_INSTRUCTION:_
Gather every line of the records that contains the word "right". Case counts.

_SOURCE MATERIAL:_
════════════════════
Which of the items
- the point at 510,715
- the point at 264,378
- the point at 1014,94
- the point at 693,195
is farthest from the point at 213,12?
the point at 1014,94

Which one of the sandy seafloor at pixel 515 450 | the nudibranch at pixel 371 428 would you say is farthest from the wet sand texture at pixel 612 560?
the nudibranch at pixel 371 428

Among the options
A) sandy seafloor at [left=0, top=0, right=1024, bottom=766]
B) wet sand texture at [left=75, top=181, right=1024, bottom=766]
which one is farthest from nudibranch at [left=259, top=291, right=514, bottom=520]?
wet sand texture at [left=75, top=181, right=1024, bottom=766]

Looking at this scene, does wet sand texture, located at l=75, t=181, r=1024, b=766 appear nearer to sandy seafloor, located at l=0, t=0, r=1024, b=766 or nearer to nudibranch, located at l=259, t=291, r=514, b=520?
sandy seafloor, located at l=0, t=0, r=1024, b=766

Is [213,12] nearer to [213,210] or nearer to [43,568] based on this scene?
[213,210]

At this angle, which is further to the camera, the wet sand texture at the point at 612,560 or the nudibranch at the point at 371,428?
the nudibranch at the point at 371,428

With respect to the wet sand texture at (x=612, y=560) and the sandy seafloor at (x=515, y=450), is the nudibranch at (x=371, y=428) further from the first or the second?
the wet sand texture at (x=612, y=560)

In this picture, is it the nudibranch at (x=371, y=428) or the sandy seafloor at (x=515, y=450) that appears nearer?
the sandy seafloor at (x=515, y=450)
════════════════════
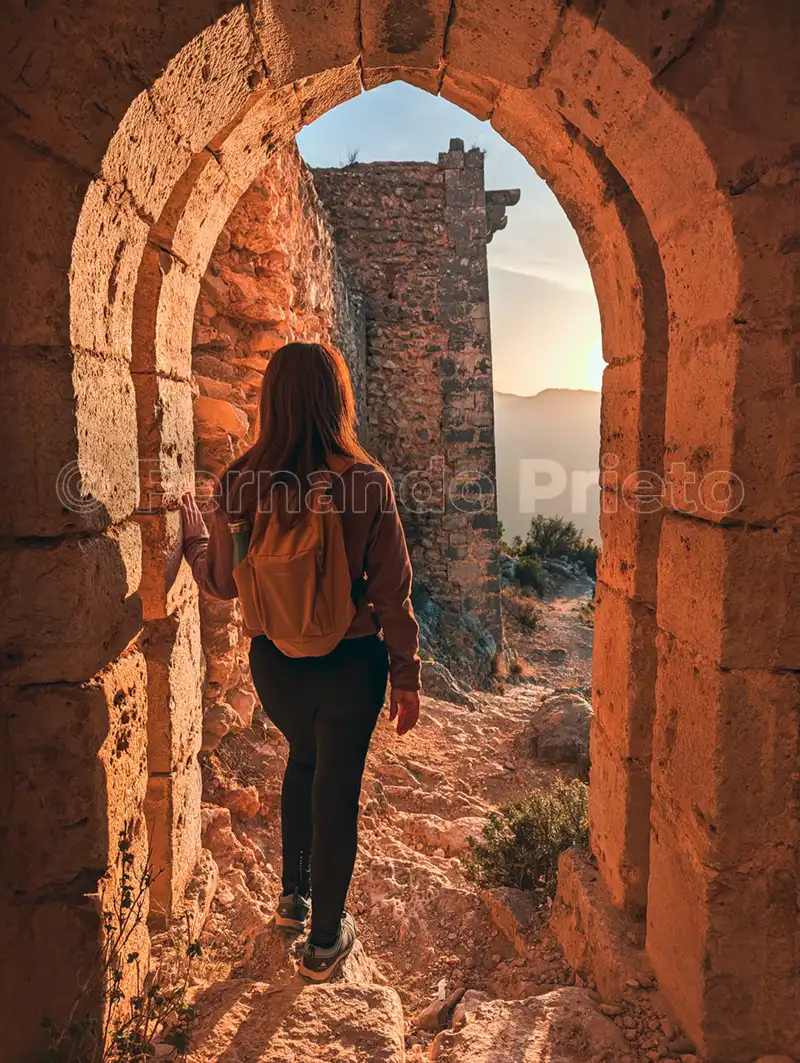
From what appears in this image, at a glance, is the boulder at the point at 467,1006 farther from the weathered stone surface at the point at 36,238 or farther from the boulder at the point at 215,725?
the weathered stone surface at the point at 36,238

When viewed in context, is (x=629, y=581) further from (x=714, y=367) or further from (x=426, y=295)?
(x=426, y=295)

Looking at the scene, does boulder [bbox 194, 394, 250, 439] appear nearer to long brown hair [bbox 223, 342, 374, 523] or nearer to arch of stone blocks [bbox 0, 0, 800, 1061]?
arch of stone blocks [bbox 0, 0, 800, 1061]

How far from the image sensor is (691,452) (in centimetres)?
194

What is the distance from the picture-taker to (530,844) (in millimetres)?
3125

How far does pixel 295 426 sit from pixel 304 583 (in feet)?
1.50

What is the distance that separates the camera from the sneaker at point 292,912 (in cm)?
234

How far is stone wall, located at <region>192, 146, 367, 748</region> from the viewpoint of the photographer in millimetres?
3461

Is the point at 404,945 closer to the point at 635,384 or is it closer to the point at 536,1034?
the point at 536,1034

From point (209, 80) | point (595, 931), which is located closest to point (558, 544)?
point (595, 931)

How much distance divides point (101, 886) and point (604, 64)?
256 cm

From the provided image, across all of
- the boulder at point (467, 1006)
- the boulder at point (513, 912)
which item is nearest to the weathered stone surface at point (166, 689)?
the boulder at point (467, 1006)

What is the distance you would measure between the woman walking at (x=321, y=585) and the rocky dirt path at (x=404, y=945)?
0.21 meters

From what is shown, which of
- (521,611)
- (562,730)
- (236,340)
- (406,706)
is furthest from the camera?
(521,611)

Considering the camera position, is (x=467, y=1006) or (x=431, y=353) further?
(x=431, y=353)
════════════════════
_CORRECT OUTPUT:_
A) sandy seafloor at [left=0, top=0, right=1024, bottom=766]
B) wet sand texture at [left=75, top=181, right=1024, bottom=766]
which one is farthest from nudibranch at [left=259, top=291, right=514, bottom=520]?
wet sand texture at [left=75, top=181, right=1024, bottom=766]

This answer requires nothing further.